Captain Fantastic is being called Little Miss Sunshine meets Into the Wild. At a certain point, this connection falls flat. Unlike Little Miss Sunshine, its quirkiness comes from the characters’ backgrounds, from the conflicting impulses their antisocial situation creates, rather than for the sake of quirkiness itself. Unlike Into the Wild, it refrains from overly romanticizing the desire to live in the wild, thus allowing questions regarding the desire’s validity to rise. As the movie progresses, Ross reveals that as flawed as unquestioning obedience to society’s values can be, even more detrimental is the perspective that unquestioningly abhors all one believes society represents.

A more accurate comparison I’ve yet to see mention would be with William Faulkner’s As I Lay Dying. Like Addie Bundren, Leslie death sets the wild and unpredictable journey in motion. In spite of her lack of physical presence, she becomes the most influential character. It’s her complications of character that animate all conflicts depicted, that yield so many conflicting perspectives on how to proceed in the wake of her death. Along the journey her death yields, the Cashes, like the Bundrens, gradually reveal the neurotic discord that’s been lurking in the shadows. Beneath their utopian vision, the Cashes are flawed as any family who lives in the society Ben detests.

But Ross refrains from judging these people, even Leslie’s strictly Catholic father, Jack (Frank Langella at his best). Jack could so easily have become a villain, standing as he does for all Ben despises—excessive wealth, excessive influence, and religious indoctrination. Yet Ross reveals Jack to be a caring man who, like Ben (and the rest of the characters), wants what he believes is best for his Leslie and her six children. The problem is, none of these loving people agrees what form that optimal reality should take.

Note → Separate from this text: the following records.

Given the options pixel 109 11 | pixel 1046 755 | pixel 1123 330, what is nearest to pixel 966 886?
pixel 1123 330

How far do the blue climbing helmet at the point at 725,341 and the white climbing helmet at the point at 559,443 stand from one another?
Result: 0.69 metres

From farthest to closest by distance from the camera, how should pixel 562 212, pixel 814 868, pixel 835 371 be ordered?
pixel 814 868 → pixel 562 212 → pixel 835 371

For Ben, it’s total honesty. It’s answering his kids’ questions, regardless of whether PC-culture deems these conversations “appropriate.” But Ben’s solution also involves situations that are extremely dangerous, such as having his children scale a vertical rock face that yields a fractured hand for his disgruntled and critical son, Rellian (Nicholas Hamilton). It involves stealing from a grocery store, because, well, it’s Noam Chomsky Day! Surely they must celebrate that great thinker’s existence! Like Jack’s vision from the opposite end, Ben’s vision comes from an intention of love in a human heart inevitably flawed.

Even those afflicted with the greatest flaws deserve love. There’s a reason two minutes of screen time are devoted to Ben and his daughter’s discussion of Vladimir Nabokov’s Lolita. His daughter concludes that as much as she despises Humbert Humbert for his deplorable pedophilia, so she sympathizes with his struggle and the visceral depth of his love. She feels these contradictions within her, and she knows not how to respond. In response to his daughter’s intelligent reflections, Ben simply nods. As filled as we are with contradicting emotions, always we owe each other our deepest love and understanding.

Ross appreciates the necessity of balance. These characters, regardless of intelligence and open-mindedness, argue their positions with a solidity that is simultaneously respectable and deplorable: they live with conviction, yet they negate important perspectives. Above all, Ben’s journey is to discover the Middle Path, the path that Leslie represents, to open his mind enough to help his children live as healthy and balanced lives as possible in an overwhelming reality. While we may wish to recreate the Garden of Eden, life after the Fall is the world in which we live. Still, the impulse to love remains, and in a society run by greed and corruption, it is more important than ever before to spread that love into the fallen world rather than locking it away in the distant woods. It’s the corrupted who need our love the most. When we glimpse outside our familiar perspectives, we will recognize that they deserve it, too.